Raw data ▸

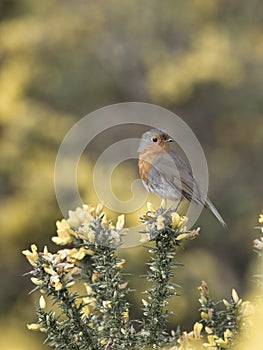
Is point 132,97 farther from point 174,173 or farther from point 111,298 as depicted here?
point 111,298

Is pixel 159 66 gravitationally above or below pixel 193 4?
below

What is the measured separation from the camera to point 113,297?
1.79 metres

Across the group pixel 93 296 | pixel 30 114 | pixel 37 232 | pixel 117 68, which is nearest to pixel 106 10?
pixel 117 68

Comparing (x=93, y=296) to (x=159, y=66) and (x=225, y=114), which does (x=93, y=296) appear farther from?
(x=225, y=114)

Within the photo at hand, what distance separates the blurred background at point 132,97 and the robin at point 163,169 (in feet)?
10.4

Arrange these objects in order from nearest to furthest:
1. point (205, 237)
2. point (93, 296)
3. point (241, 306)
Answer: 1. point (241, 306)
2. point (93, 296)
3. point (205, 237)

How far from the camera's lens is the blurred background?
6.57 meters

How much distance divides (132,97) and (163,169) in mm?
5153

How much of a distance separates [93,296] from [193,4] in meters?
6.67

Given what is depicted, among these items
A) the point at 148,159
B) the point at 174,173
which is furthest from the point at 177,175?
the point at 148,159

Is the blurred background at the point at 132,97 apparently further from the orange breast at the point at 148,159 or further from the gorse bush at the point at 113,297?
the gorse bush at the point at 113,297

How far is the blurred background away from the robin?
3.18 metres

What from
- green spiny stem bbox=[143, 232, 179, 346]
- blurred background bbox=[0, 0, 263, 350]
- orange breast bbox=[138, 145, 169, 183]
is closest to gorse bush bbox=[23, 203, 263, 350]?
green spiny stem bbox=[143, 232, 179, 346]

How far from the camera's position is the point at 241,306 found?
69.7 inches
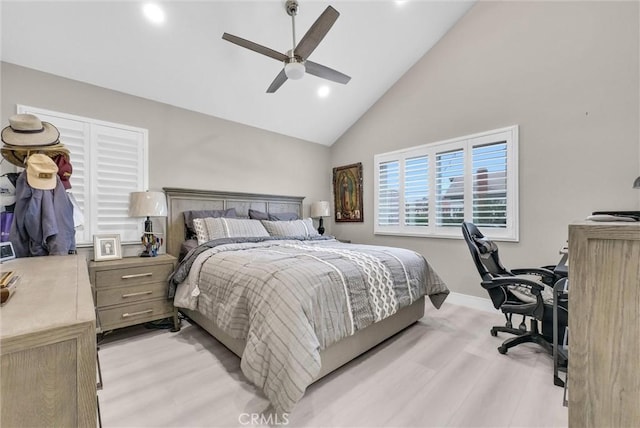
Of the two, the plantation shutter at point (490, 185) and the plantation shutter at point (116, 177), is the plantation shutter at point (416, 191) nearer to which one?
the plantation shutter at point (490, 185)

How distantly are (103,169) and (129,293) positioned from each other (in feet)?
4.62

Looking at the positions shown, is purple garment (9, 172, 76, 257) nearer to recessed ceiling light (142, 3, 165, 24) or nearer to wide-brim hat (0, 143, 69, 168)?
wide-brim hat (0, 143, 69, 168)

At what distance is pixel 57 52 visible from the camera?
2.46 metres

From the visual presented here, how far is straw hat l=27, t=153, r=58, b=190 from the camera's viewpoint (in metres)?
1.88

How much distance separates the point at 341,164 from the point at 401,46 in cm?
203

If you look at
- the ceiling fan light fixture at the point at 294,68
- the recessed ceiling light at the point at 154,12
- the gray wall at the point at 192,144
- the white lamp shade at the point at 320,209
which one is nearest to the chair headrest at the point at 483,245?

Work to complete ▸
Return, word for word, the records from the line containing "Of the two, the" through the end of the records, including both ends.

Task solution ▸
Of the two, the plantation shutter at point (490, 185) and the plantation shutter at point (116, 177), is the plantation shutter at point (416, 191) nearer to which one?
the plantation shutter at point (490, 185)

How distantly are (103,169) and (129,293) positioned from each other (in feet)?
4.62

Looking at the positions shown, is purple garment (9, 172, 76, 257) nearer to recessed ceiling light (142, 3, 165, 24) or nearer to wide-brim hat (0, 143, 69, 168)?
wide-brim hat (0, 143, 69, 168)

At what distance is pixel 57 52 visible from the camera?
2.46 metres

From the visual presented here, how far is straw hat l=27, t=153, r=58, b=190 from the camera's viewpoint (in metres)?
1.88

How much distance separates the point at 341,164 from the point at 401,46 in cm?
203

If you look at
- the ceiling fan light fixture at the point at 294,68
- the recessed ceiling light at the point at 154,12
- the gray wall at the point at 192,144
- the white lamp shade at the point at 320,209
which one is nearest to the chair headrest at the point at 483,245?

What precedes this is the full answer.